What is a Battleship puzzle?
A Battleship puzzle is a single-player logic game inspired by the classic naval game, but there is no guessing and no opponent. You are given row and column totals plus a fleet list, then you must find exactly where every hidden ship sits on the grid.
Each ship is a straight horizontal or vertical line of ship segments. Ships cannot touch each other, even diagonally, so every cruiser, submarine and patrol boat must be separated by water.
- Use the numbers around the grid to count ship segments in each row and column.
- Place every ship from the fleet exactly once.
- Ships may be horizontal or vertical, never bent.
- Ships cannot touch orthogonally or diagonally.
- A finished Battleship puzzle has one complete fleet and one unique solution.
How to play Battleship puzzle online
Click a cell once to mark a ship segment, click again to mark water, and click a third time to clear the cell. Fixed clues are already known and cannot be changed.

-----

SHORT TASK: Set down, word for word, the stretch of the Battleship puzzle description above from "A Battleship puzzle is" through "row and column.".

-----

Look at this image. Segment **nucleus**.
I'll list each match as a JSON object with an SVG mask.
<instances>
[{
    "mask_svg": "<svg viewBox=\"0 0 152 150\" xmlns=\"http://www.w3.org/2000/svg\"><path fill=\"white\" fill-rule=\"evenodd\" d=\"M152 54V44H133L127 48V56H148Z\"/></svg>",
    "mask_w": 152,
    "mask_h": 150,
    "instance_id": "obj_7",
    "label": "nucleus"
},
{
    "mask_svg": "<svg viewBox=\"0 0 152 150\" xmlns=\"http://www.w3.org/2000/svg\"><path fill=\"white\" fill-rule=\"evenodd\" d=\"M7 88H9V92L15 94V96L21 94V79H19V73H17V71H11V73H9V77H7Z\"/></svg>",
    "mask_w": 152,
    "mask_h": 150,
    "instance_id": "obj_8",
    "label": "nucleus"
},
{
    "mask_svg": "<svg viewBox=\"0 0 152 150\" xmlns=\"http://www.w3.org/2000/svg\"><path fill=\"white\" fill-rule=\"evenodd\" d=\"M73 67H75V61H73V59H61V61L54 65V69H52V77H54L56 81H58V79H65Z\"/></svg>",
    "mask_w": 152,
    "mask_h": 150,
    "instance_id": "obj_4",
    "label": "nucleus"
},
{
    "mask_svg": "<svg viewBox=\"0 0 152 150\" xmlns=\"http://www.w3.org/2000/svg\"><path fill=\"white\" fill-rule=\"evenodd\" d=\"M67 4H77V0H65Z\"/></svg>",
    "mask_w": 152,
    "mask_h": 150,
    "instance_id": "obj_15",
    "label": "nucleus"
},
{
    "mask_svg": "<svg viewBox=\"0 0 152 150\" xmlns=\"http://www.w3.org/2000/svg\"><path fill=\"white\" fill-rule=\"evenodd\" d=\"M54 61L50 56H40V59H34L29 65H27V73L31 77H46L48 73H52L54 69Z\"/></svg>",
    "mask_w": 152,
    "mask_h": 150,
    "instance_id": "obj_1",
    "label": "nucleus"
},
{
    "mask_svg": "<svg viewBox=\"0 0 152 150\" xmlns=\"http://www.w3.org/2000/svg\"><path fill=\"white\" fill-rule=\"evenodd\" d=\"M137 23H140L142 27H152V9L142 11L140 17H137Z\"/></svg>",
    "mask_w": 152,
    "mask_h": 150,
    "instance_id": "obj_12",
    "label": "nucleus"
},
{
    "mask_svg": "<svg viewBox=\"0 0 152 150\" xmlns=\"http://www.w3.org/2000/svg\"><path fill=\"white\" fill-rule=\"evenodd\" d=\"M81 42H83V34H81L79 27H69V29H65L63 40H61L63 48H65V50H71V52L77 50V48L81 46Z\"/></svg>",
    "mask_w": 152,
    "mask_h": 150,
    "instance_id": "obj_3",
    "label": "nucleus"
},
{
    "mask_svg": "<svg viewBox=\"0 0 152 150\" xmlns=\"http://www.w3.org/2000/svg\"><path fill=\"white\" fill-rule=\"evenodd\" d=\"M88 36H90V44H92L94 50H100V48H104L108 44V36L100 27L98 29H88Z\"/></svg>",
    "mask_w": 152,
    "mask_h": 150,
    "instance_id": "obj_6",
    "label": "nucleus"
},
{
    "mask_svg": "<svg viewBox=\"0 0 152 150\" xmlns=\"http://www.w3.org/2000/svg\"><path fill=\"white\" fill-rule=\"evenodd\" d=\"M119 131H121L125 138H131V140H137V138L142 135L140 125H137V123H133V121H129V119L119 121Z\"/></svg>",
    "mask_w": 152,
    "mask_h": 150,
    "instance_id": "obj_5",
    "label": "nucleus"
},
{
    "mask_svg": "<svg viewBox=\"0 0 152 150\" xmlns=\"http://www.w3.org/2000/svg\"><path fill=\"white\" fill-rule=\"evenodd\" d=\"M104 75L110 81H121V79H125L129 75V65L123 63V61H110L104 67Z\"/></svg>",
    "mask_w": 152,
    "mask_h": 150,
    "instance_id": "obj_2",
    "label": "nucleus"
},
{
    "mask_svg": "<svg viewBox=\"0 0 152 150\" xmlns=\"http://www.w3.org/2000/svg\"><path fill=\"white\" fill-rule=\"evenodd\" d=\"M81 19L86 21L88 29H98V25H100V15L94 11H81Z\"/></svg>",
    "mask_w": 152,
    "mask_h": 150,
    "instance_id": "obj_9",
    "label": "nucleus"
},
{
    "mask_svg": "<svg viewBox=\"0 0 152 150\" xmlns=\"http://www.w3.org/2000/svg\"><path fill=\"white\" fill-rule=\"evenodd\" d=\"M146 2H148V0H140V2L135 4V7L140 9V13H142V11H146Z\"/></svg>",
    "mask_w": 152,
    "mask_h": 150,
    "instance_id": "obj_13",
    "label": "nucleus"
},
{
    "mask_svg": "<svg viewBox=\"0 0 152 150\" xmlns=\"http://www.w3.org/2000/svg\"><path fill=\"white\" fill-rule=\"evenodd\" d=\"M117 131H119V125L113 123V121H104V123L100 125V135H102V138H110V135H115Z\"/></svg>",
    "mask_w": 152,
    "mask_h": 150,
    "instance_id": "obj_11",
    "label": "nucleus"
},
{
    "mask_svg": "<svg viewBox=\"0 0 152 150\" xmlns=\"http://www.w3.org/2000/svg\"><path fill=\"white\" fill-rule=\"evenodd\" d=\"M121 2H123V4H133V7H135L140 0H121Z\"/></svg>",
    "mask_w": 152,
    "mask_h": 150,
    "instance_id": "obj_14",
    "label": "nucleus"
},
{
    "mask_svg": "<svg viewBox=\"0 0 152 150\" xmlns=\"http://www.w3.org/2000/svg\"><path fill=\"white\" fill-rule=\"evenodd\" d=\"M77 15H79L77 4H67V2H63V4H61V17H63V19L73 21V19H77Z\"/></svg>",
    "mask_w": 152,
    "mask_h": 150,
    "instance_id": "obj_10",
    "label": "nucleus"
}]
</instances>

-----

TASK ANSWER:
A Battleship puzzle is a single-player logic game inspired by the classic naval game, but there is no guessing and no opponent. You are given row and column totals plus a fleet list, then you must find exactly where every hidden ship sits on the grid.
Each ship is a straight horizontal or vertical line of ship segments. Ships cannot touch each other, even diagonally, so every cruiser, submarine and patrol boat must be separated by water.
- Use the numbers around the grid to count ship segments in each row and column.